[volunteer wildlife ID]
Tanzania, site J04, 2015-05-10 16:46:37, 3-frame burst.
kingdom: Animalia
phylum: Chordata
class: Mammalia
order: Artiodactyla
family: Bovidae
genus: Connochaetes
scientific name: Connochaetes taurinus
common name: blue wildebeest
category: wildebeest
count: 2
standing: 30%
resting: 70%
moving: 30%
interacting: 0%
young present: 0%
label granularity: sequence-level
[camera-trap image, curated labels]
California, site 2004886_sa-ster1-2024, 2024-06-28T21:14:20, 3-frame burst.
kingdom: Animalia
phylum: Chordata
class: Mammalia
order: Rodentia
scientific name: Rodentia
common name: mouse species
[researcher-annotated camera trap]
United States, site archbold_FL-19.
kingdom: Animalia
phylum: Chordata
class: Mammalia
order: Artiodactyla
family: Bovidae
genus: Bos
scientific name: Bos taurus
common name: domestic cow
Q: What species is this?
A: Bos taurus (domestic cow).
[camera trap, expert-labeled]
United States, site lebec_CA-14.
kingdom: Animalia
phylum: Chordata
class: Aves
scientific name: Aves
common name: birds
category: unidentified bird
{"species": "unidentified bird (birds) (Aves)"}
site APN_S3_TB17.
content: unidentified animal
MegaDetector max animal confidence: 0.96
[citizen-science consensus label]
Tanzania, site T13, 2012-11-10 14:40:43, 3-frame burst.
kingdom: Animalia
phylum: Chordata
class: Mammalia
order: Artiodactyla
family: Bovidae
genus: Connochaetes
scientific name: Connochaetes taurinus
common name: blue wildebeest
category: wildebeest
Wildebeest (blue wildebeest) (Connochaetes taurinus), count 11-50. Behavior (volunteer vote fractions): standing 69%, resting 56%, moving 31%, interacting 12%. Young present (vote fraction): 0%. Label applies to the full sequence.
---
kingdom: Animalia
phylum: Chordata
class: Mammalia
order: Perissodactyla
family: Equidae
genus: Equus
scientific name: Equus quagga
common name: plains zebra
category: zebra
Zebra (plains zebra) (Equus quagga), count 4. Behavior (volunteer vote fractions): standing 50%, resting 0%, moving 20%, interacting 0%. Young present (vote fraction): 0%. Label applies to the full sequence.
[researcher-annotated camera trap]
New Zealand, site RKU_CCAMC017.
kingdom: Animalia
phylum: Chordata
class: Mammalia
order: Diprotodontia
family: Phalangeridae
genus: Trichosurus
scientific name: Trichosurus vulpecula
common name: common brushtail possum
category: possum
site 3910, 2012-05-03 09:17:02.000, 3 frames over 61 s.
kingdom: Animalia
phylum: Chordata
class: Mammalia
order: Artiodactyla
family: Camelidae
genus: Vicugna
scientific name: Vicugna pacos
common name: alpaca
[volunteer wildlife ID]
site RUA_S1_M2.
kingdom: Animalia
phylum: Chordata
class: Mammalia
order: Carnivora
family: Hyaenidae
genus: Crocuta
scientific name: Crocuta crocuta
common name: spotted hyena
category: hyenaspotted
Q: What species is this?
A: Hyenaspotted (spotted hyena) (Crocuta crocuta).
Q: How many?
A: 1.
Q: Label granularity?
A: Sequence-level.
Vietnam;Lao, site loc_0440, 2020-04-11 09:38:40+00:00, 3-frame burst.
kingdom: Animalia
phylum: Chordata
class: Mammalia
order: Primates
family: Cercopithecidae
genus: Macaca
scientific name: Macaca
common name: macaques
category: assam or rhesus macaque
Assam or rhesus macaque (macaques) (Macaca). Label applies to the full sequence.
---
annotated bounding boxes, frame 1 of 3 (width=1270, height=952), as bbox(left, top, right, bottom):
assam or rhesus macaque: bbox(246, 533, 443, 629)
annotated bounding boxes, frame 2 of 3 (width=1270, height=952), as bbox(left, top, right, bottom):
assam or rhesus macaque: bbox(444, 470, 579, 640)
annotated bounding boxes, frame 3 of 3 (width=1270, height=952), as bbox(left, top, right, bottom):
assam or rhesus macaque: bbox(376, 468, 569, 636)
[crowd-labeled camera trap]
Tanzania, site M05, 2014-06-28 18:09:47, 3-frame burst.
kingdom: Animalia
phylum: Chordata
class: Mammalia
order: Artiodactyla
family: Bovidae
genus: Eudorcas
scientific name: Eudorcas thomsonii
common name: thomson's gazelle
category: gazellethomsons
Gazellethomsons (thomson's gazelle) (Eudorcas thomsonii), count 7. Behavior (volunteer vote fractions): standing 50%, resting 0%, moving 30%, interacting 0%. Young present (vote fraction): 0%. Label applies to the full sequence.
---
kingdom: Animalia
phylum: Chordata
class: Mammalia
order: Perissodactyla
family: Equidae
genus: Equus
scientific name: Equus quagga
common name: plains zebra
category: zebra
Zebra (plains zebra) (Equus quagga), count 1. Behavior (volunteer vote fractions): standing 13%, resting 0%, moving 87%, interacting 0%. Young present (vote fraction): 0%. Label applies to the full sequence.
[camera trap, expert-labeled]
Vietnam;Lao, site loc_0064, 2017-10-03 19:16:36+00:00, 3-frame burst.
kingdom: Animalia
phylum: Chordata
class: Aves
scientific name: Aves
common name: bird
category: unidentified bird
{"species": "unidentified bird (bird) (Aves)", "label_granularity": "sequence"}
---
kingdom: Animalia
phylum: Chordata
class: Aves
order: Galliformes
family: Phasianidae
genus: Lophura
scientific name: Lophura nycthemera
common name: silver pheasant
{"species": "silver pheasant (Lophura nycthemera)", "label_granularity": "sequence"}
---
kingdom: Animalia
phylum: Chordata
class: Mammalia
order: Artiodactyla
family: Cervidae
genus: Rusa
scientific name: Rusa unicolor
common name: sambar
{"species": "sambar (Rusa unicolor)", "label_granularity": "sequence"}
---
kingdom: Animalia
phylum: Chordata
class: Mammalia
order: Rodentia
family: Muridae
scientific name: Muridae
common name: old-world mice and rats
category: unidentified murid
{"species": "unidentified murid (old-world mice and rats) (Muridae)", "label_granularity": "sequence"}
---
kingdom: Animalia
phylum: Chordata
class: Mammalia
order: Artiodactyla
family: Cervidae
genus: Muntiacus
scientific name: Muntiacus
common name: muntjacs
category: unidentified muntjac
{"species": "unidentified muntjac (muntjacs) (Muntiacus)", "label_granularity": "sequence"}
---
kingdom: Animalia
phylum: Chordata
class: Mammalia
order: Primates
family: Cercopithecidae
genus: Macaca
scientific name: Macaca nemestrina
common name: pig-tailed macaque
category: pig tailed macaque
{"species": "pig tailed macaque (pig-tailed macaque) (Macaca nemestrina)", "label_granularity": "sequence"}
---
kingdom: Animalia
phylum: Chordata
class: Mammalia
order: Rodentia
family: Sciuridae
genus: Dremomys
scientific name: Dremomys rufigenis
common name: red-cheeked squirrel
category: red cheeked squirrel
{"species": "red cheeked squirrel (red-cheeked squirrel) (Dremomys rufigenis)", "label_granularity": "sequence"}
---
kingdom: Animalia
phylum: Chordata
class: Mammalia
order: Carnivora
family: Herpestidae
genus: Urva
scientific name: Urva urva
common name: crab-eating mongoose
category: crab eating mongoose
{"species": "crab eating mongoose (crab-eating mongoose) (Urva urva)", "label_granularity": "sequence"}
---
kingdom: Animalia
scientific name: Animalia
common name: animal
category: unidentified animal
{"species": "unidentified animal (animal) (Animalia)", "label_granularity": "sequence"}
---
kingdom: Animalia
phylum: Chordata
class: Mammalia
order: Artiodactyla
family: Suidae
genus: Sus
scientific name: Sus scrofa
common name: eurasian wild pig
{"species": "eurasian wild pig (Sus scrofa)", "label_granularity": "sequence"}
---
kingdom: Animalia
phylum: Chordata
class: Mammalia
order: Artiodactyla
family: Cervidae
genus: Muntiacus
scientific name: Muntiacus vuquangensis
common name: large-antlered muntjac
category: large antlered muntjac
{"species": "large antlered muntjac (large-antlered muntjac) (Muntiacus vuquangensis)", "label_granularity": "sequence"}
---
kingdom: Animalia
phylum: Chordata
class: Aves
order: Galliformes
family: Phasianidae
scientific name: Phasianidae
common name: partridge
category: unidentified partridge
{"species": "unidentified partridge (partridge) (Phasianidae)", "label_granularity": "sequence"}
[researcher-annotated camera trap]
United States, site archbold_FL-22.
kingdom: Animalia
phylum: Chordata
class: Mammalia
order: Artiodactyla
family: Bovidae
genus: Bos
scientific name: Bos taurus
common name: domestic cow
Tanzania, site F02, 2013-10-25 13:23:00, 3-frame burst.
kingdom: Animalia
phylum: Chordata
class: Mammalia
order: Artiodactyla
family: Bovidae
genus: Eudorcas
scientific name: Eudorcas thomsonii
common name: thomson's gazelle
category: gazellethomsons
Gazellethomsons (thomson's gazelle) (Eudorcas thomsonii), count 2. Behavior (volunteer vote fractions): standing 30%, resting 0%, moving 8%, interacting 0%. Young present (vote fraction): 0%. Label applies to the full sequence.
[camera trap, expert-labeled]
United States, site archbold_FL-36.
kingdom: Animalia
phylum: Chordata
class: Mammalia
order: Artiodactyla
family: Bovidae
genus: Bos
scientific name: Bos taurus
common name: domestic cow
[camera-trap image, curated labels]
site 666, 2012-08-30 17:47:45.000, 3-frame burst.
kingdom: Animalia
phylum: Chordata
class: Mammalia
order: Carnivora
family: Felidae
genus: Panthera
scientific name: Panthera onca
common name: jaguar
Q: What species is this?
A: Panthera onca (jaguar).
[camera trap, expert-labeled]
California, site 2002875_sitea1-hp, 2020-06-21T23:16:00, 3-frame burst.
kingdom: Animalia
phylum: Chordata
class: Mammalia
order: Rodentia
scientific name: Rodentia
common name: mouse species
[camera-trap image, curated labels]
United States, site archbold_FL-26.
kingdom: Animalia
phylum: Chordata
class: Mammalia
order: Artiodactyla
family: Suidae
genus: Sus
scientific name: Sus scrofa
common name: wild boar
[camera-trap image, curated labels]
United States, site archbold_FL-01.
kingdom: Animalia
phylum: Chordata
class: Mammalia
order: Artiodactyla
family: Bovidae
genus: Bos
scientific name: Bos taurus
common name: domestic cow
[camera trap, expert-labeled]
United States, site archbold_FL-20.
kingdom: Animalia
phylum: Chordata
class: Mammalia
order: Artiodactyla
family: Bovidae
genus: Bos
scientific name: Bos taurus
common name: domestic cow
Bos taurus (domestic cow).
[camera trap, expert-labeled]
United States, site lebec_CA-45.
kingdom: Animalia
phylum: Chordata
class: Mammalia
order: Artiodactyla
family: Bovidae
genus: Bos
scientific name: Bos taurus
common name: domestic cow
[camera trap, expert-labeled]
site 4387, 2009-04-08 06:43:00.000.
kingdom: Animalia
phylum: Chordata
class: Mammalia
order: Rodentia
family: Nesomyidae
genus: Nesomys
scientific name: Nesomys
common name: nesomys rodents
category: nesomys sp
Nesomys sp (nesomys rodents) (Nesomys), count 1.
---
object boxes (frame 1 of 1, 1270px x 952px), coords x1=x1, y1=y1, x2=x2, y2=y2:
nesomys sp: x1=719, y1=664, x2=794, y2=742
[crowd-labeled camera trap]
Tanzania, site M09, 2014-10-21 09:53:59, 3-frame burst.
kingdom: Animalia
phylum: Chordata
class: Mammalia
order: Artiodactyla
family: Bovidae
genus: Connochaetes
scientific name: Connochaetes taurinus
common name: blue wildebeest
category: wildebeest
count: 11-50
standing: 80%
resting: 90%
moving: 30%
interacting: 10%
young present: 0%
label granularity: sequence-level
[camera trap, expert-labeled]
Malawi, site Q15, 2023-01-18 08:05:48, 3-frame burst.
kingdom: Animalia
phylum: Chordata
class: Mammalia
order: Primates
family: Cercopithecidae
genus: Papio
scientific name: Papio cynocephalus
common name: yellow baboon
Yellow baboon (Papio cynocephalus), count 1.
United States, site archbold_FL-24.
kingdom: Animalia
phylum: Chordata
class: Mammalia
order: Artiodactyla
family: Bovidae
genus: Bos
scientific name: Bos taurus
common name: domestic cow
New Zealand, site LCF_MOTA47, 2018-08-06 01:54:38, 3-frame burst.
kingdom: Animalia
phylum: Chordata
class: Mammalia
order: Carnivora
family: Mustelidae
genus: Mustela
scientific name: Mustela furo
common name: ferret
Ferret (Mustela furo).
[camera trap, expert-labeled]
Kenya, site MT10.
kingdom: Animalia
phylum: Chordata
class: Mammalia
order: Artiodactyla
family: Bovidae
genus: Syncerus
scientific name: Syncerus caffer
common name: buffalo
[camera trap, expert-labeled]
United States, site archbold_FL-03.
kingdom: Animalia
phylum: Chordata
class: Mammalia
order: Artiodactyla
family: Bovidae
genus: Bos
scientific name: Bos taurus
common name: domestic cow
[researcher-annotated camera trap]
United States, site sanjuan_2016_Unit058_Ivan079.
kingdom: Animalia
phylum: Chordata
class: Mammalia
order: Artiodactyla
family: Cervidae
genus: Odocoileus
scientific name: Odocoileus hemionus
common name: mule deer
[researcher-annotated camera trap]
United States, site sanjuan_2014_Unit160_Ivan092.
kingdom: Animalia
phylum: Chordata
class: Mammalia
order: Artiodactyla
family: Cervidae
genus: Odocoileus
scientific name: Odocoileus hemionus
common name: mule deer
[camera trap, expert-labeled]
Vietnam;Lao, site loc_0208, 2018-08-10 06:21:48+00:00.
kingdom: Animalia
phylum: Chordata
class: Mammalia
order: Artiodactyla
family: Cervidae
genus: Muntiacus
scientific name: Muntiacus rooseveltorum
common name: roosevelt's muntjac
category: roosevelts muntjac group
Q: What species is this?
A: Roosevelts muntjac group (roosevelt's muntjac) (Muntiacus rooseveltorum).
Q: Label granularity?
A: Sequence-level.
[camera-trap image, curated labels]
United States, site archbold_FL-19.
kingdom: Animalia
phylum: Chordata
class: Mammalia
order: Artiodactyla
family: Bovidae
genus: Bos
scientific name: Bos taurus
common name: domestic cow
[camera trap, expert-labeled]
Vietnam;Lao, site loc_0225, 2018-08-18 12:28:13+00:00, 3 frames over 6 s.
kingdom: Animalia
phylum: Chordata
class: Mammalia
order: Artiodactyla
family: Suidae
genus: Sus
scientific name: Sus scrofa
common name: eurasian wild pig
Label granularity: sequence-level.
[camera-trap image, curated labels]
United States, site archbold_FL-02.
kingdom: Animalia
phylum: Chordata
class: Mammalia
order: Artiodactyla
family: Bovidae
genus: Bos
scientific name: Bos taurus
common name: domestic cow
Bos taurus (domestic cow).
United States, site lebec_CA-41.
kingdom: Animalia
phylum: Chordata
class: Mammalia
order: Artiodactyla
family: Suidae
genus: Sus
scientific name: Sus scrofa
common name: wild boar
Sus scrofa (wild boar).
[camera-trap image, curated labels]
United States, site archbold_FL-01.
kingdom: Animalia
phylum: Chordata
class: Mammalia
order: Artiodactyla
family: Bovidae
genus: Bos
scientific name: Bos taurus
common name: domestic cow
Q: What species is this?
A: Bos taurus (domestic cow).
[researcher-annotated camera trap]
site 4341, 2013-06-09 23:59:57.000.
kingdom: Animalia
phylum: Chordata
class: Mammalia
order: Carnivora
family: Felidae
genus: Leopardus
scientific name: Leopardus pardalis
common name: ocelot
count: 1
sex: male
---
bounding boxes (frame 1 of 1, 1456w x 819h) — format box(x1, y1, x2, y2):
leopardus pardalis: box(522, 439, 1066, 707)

· · ·

▶ _Task prompt_: Report the number of lines above holding "nycthemera", and only that.

▶ _Task solution_: 2